Is certifying staff in interdisciplinary rounds worth the effort?
Introduction
Effective communication and collaboration are critical to delivering high-quality patient care. Interdisciplinary Bedside Rounds (IBRs) offer a platform for healthcare professionals from diverse disciplines to come together to efficiently share information and updates on patient progress. However, because team members come from various educational backgrounds and have different priorities in patient care, the success of IBRs is often compromised without structured training – its value is overlooked and taken for granted that frontline staff can communicate effectively as a group with engaged patients.
The problem: different education and different perspectives
Healthcare professionals often approach patient care from unique angles. For instance, while nurses might focus on immediate care, patient comfort and recent events, pharmacists prioritize medication management, while physicians emphasize diagnosis and treatment plans. Without a shared framework for communication, these varying perspectives can lead to an inefficient exchange of information, or worse the illusion of communication.
Effective communication is the backbone of successful IBRs, yet many healthcare workers have never received formal interdisciplinary communication training. Studies consistently show that teams lacking this type of structured communication experience more frequent misunderstandings, which can lead to delays in care, frustration among team members, and, ultimately, poorer patient outcomes.

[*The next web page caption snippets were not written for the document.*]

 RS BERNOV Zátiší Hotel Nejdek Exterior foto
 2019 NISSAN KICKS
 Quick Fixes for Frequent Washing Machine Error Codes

Moreover, there’s often a psychological barrier for frontline staff to actively participate in interdisciplinary discussions, especially in front of patients and more senior healthcare professionals. Online and in-person training sessions strengthen team dynamics by enhancing each participant's understanding of the others' roles. Supplemental in-person training methods, such as simulation-based learning and role-playing scenarios, are beneficial, and we have found them to be of crucial importance prior to launch. Hands-on exercises and role-plays provide staff with a safe space to practice their roles, refine their communication techniques, and build confidence.

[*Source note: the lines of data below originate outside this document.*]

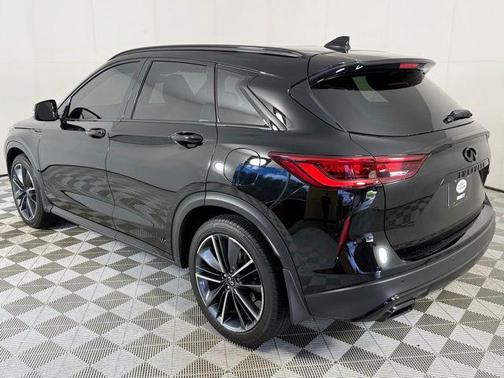 2024 INFINITI QX50 SPORT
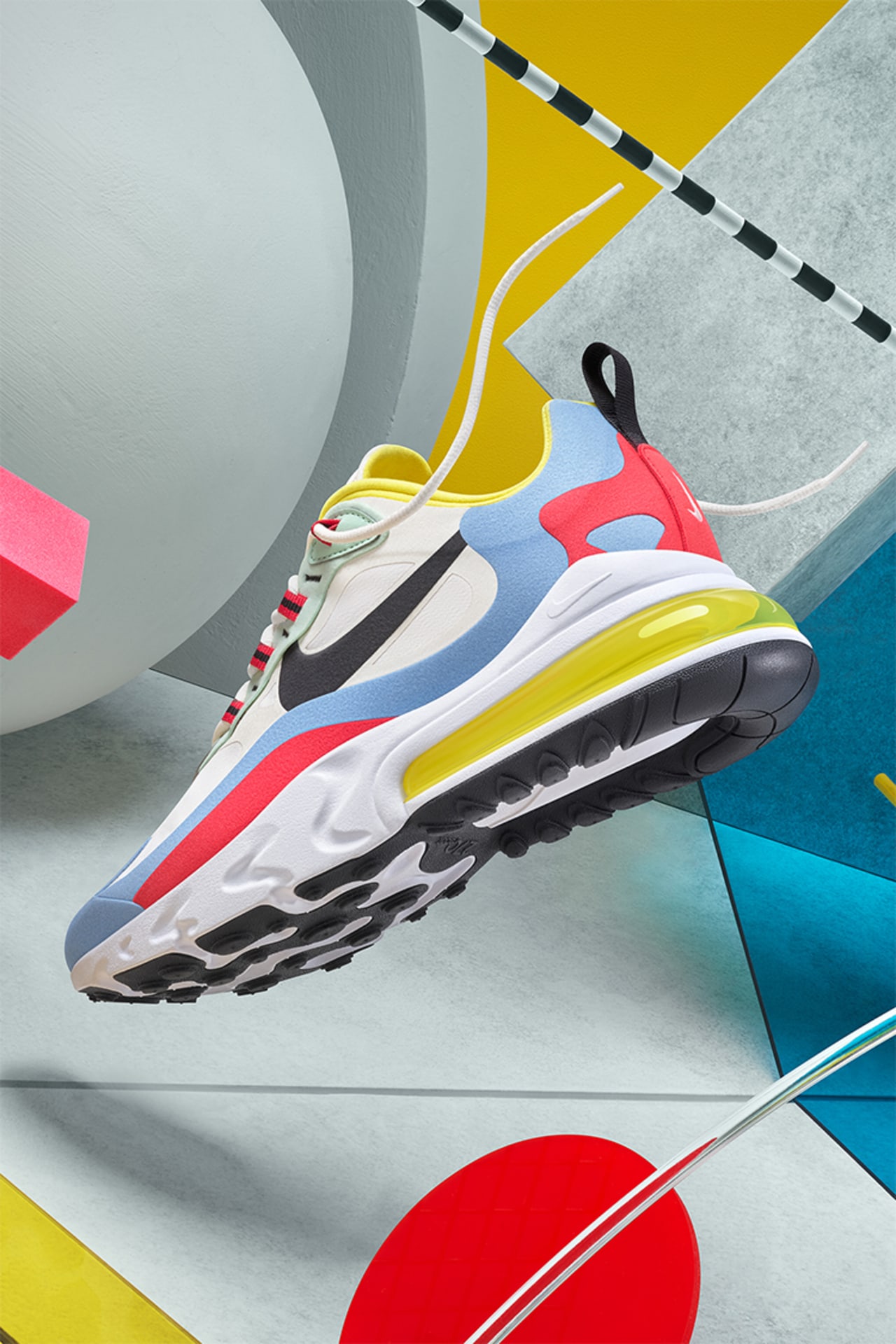 Nike air max 270 react women's on sale best sale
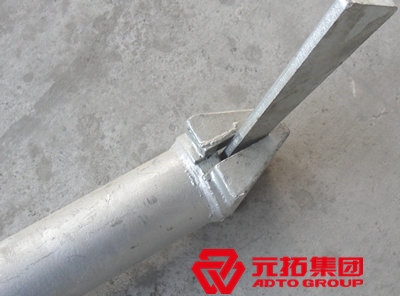 盤扣式腳手架搭設要求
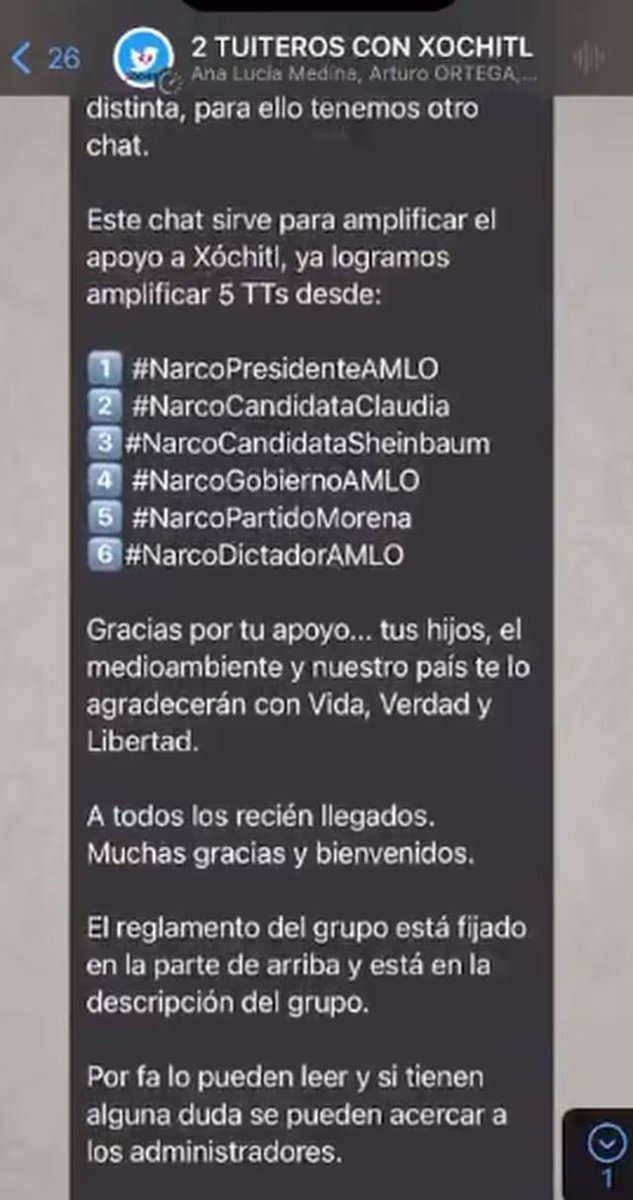 Laura Brugés y su verruga son despedidas de Radioformula por su complicidad con los ataques al gobierno de Lopez Obrador y faltar así a la ética periodística‼️

Fue exhibida por @sdpnoticias al ponerse de acuerdo con Claudio X Gonzalez y su campaña negra contra AMLO
#LauraBrujes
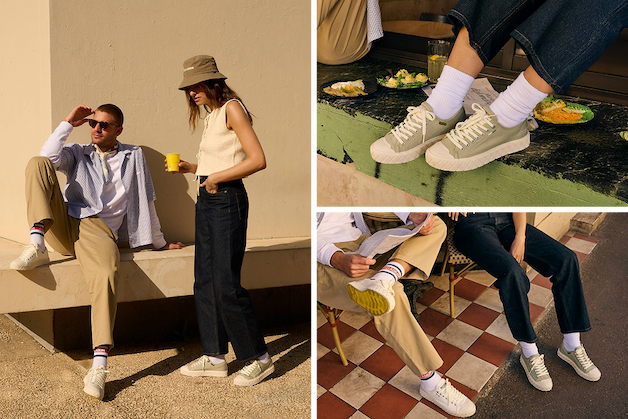 Palla Ace lookbook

While each of these learning modalities are important, they do not guarantee success at the frontline of care.
The solution: objective, structured, codified & stakeholder specific certification
At Emory University Hospital (EUH), where Structured Interdisciplinary Bedside Rounds (SIBR® rounds) began, they realized early in the improvement process that a key element of the upskilling process was missing. With new Residents rotating onto the SIBRing units every four weeks, the units needed an expedited way to upskill these physicians in training, who would be taking the SIBR provider lead role for a number of patients each morning during SIBR. EUH staff began a process of interviewing core unit staff, using qualitative research methods to identify which behaviors, attitudes and skills they felt contributed to high-quality SIBR interactions. What initially began as a list of twenty high-performance behaviors (HPBs) for physicians and nurses, was ultimately refined to a set of ten unique HPBs for physicians, ten for nurses and six for allied health participants in SIBR. As part of the EUH improvement program, staff could elect to become SIBR certified by demonstrating the set of specific high-performance SIBR behaviors in 5 of 6 consecutive patients. In time, we have crunched the numbers and have determined that a reduced number of passes is typically sufficient to ensure learning while minimizing the effort required.

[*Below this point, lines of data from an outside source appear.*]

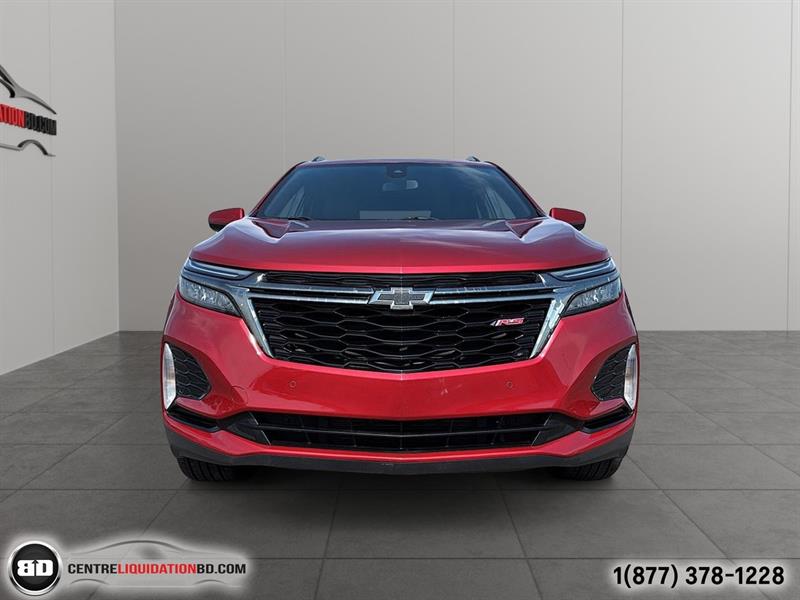 chevrolet Equinox 2022 - 2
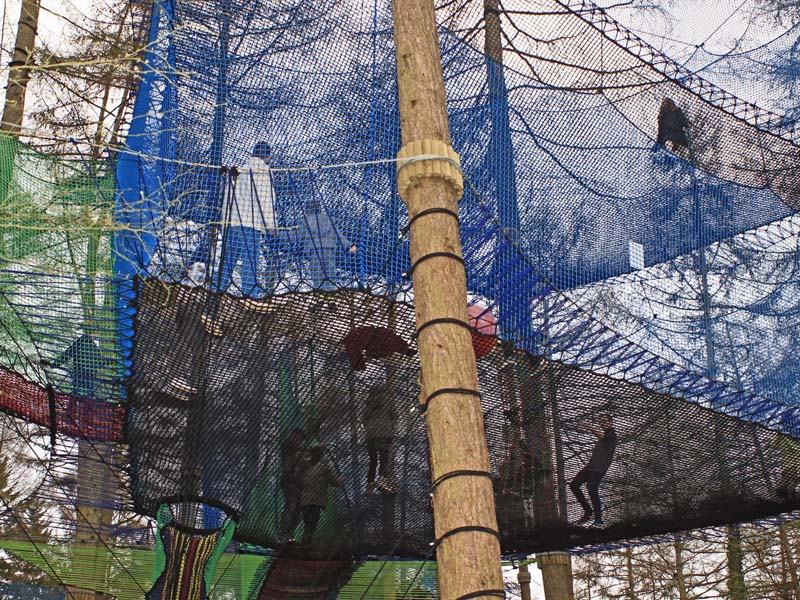 ©J.E. Rubio Parcabout - St Evroult Notre Dame du Bois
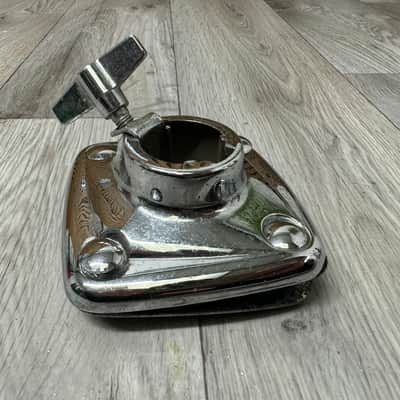 Vintage TAMA Bass Drum Tom Arm 28mm Holder Single Post Mount #VC40 image 2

The certification process involved an in vivo observed structured clinical exam during the normal routine of SIBR, usually with either a charge nurse or physician acting as preceptor. This process was initially described in the original Journal of Hospital Medicine paper on Accountable Care Units (ACUs). In this paper, the authors stated that all daytime nursing staff and rotating interns achieved SIBR certification within the first two years of the ACU program. Impressively, the EUH units were able to get the Residents up-to-speed with the SIBR lead provider role within days of starting the process, using the certification process.
When staff members are certified in IBRs, they gain a clearer appreciation of how their individual expertise contributes to the overall patient care process. This mutual respect fosters greater collaboration, reduces the likelihood of errors, and ultimately improves patient outcomes.
Summary
Incorporating a formal certification process for frontline staff, based on a structured and codified set of criteria for each stakeholder group, is a vital step in enhancing the efficacy of Interdisciplinary Bedside Rounds. It ensures that everyone involved in patient care is on the same page, leading to more seamless communication, better teamwork, and, most importantly, improved patient outcomes. Certification programs that include these elements ensure that team members are not only knowledgeable but also comfortable and competent in their contributions during real-world rounds. By certifying staff through a structured, objective, and codified program, healthcare organizations can ensure that every participant is equipped with the skills needed to communicate effectively in high-pressure clinical environments, with these benefits extending beyond IBRs to MET/RRT activations and critical handovers to the ICU etc.
Evidence of SIBR rounds implementations have shown the potential benefit of IBRs, but also perhaps explain why other types of IBRs have less consistent outcomes.